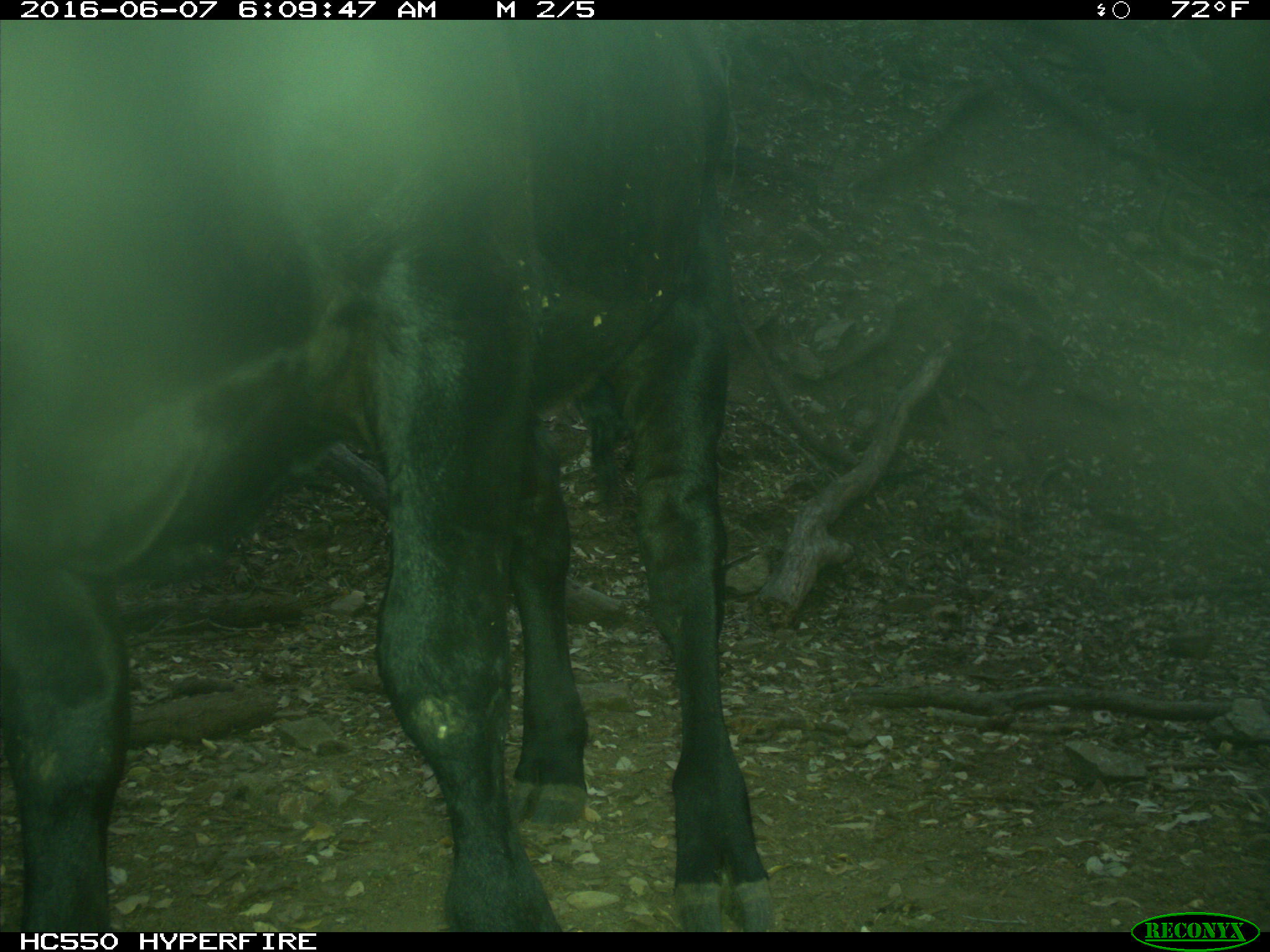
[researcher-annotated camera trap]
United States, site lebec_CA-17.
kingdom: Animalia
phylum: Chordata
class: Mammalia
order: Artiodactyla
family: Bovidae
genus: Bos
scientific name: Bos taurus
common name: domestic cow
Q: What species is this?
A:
══════════
* **Assignment**: Output all of the records exactly as they appear above, but not the pictures.

* **Result of this exercise**:
[researcher-annotated camera trap]
United States, site lebec_CA-17.
kingdom: Animalia
phylum: Chordata
class: Mammalia
order: Artiodactyla
family: Bovidae
genus: Bos
scientific name: Bos taurus
common name: domestic cow
Q: What species is this?
A:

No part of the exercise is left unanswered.